Di seguito analizzeremo l’attuale disciplina legislativa italiana e quanto stabilito da una recente sentenza della Corte di Cassazione a Sezioni Unite.
La Legge n. 242 del 2 Dicembre 2016 (d’ora in poi L. 242/2016) disciplina la promozione della coltivazione e della filiera agroindustriale della canapa (Cannabis sativa L.) delle varietà ammesse iscritte nel Catalogo comune delle varietà delle specie di piante agricole [1].
La coltivazione di tali specie è consentita senza autorizzazione e dalla canapa così coltivata è possibile ottenere, tra le altre cose, alimenti e cosmetici prodotti esclusivamente nel rispetto delle discipline dei rispettivi settori [2].
D’altra parte, non possono essere lecitamente realizzati prodotti diversi da quelli elencati dall’art. 2, comma 2, legge n. 242 del 2016 e, in particolare, non possono essere vendute foglie, inflorescenze, olio e resina.
Per quanto concerne, invece, il contenuto complessivo di THC, qualora all’esito dei controlli esso risulti superiore allo 0,2% ma entro il limite dello 0,6%, “nessuna responsabilità è posta a carico dell’agricoltore che ha rispettato le prescrizioni (di cui alla presente legge)” [3].
Al contrario, nel caso di superamento di tale valore soglia dello 0,6% possono essere disposti il sequestro nonché la distruzione della coltivazione.
Tuttavia, tale limite è applicabile alla sola coltivazione e non all’alimento finito, o, più in generale ai derivati dalle suddette coltivazioni.
La stessa legge n. 242, all’art. 5 stabilisce che i livelli massimi di residui di THC ammessi negli alimenti dovranno essere definiti mediante un Decreto del Ministero della salute.
Tuttavia, ad oggi, un tale decreto non è ancora stato emanato.

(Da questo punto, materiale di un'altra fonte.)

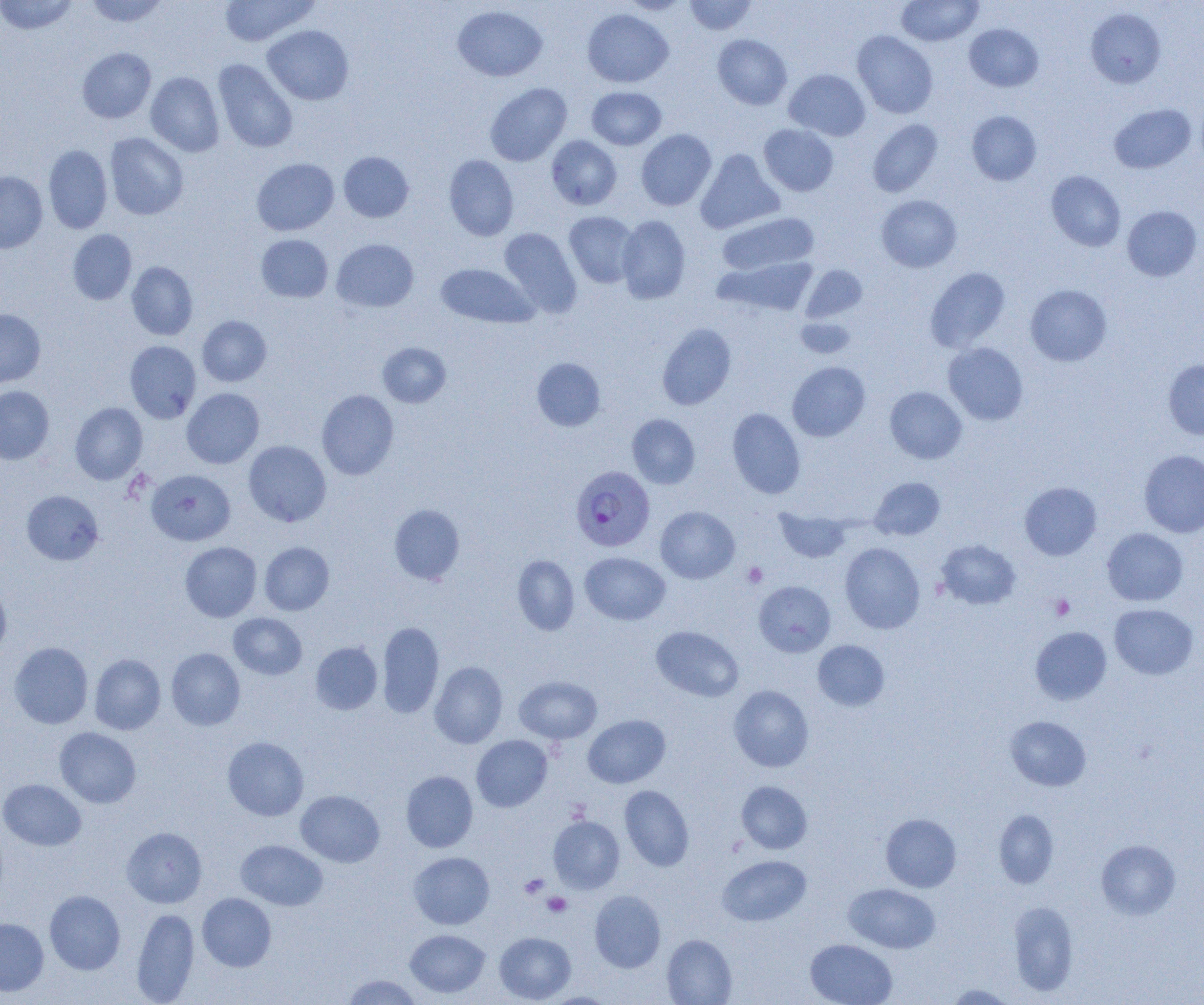 Approximate bounding boxes as (x1, y1, x2, y2) in pixels. Uninfected red blood cell locations: (0, 0, 79, 35), (84, 0, 169, 27), (219, 0, 318, 46), (621, 0, 690, 15), (685, 0, 757, 35), (896, 0, 983, 47), (452, 5, 547, 82), (1085, 8, 1166, 88), (582, 9, 673, 87), (964, 23, 1043, 91), (262, 25, 353, 105), (852, 31, 937, 118), (713, 34, 792, 110), (77, 47, 156, 123), (213, 59, 298, 153), (784, 69, 870, 141), (146, 72, 224, 156), (485, 83, 572, 166), (587, 87, 666, 150), (1108, 103, 1196, 173), (966, 110, 1041, 185), (867, 119, 942, 197), (759, 124, 838, 196), (636, 129, 716, 210), (105, 133, 188, 219), (546, 135, 622, 210), (43, 145, 112, 233), (695, 149, 783, 233), (338, 151, 414, 222), (444, 154, 519, 241), (252, 158, 339, 236), (0, 171, 48, 253), (1046, 171, 1125, 251), (876, 195, 962, 272), (1122, 205, 1202, 281), (564, 212, 640, 288), (717, 212, 818, 275), (616, 215, 690, 303), (499, 227, 581, 317), (68, 229, 137, 304), (256, 234, 333, 302), (331, 238, 418, 312), (715, 258, 817, 318), (127, 261, 198, 340), (436, 263, 537, 328), (802, 265, 866, 323), (925, 267, 1009, 351), (1025, 285, 1112, 366), (0, 309, 45, 388), (197, 316, 272, 386), (795, 316, 855, 359), (657, 323, 736, 410), (125, 340, 201, 423), (378, 342, 451, 407), (943, 342, 1028, 425), (532, 357, 606, 431), (1163, 360, 1204, 440), (787, 361, 870, 441), (0, 386, 54, 464), (885, 386, 967, 463), (182, 388, 265, 468), (317, 390, 399, 479), (70, 402, 147, 484), (727, 407, 806, 499), (627, 414, 700, 489), (243, 440, 331, 526), (1139, 450, 1204, 537), (146, 469, 234, 545), (869, 476, 945, 540), (1019, 481, 1101, 560), (22, 490, 104, 565), (388, 504, 465, 585), (656, 506, 740, 583), (774, 508, 851, 564), (1102, 528, 1188, 606), (935, 539, 1021, 609), (180, 542, 261, 622), (259, 542, 334, 615), (840, 542, 924, 634), (581, 552, 670, 625), (512, 555, 580, 635), (0, 581, 11, 660), (754, 581, 835, 656), (1109, 603, 1198, 680), (229, 613, 307, 679), (377, 621, 444, 718), (651, 626, 743, 701), (1030, 626, 1111, 705), (813, 640, 890, 711), (310, 641, 382, 714), (9, 642, 93, 729), (166, 648, 245, 730), (89, 653, 166, 734), (429, 661, 507, 748), (514, 676, 602, 743), (729, 685, 814, 772), (583, 715, 670, 788), (1005, 716, 1091, 791), (55, 727, 141, 808), (472, 735, 552, 811), (222, 737, 308, 820), (401, 771, 478, 852), (0, 779, 86, 850), (736, 781, 812, 854), (619, 785, 694, 871), (296, 790, 384, 867), (994, 810, 1058, 888), (880, 813, 961, 892), (548, 815, 624, 894), (122, 827, 207, 908), (236, 840, 328, 910), (1096, 840, 1180, 919), (409, 852, 494, 929), (717, 855, 811, 925), (843, 883, 940, 953), (45, 890, 125, 974), (589, 890, 665, 972), (197, 892, 276, 971), (1009, 901, 1078, 996), (131, 907, 200, 1004), (0, 918, 49, 996), (405, 929, 490, 998), (494, 932, 575, 1003), (662, 934, 737, 1005), (805, 939, 898, 1005), (342, 974, 422, 1004), (944, 984, 1017, 1004), (540, 992, 621, 1005). Plasmodium falciparum-infected red blood cell locations: (570, 466, 655, 552). Platelet locations: (743, 563, 767, 587), (1050, 595, 1074, 620), (520, 874, 549, 899), (529, 877, 563, 901), (542, 892, 571, 917). Slide-level diagnosis: Plasmodium falciparum. Thin blood smear. Single field of view. Captured at 1000x magnification. Optical microscopy. Image is 1204×1005 pixels.Name the parasite shown.
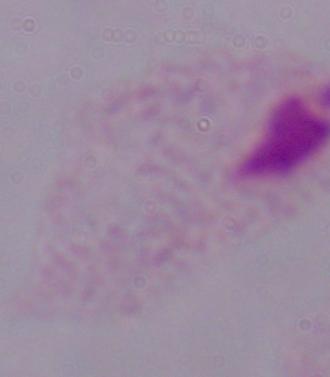

This is a trichomonad.

Photomicrograph. 1000x magnification.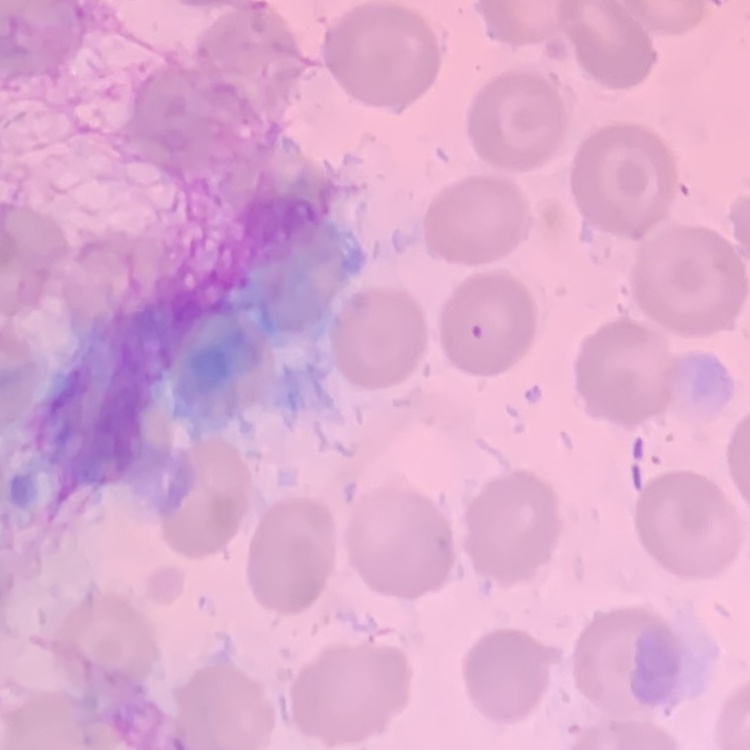
The erythrocytes show no rouleaux formation. Stained with either Field's or Giemsa. Thin blood film. Square crop of a larger photomicrograph.Classify this cell by malaria status.
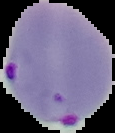

Parasitized.

Summary:
  - Preparation: thin blood film
  - Image size: 115×133 pixels
  - Image type: segmented cell region with the area outside set to black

E’ chiaro che il legislatore del 2016 abbia volutamente lasciato un ampio margine di incertezza nella regolamentazione di un prodotto tanto discusso.
Di conseguenza, sono intervenute le Sezioni Unite della Corte di Cassazione per cercare di fare un po’ di chiarezza [4].
Nello specifico i giudici hanno escluso che la legge n. 242, richiamando la produzione di alimenti, abbia fatto riferimento all’assunzione umana degli stessi.
Inoltre, i giudici di legittimità hanno specificato che il commercio di foglie, infiorescenze, olio e resina ottenuti dalla coltivazione di Cannabis Sativa L. non rientra nell’ambito di applicabilità della legge n. 242 del 2016, la quale qualifica come lecita unicamente l’attività di coltivazione della canapa.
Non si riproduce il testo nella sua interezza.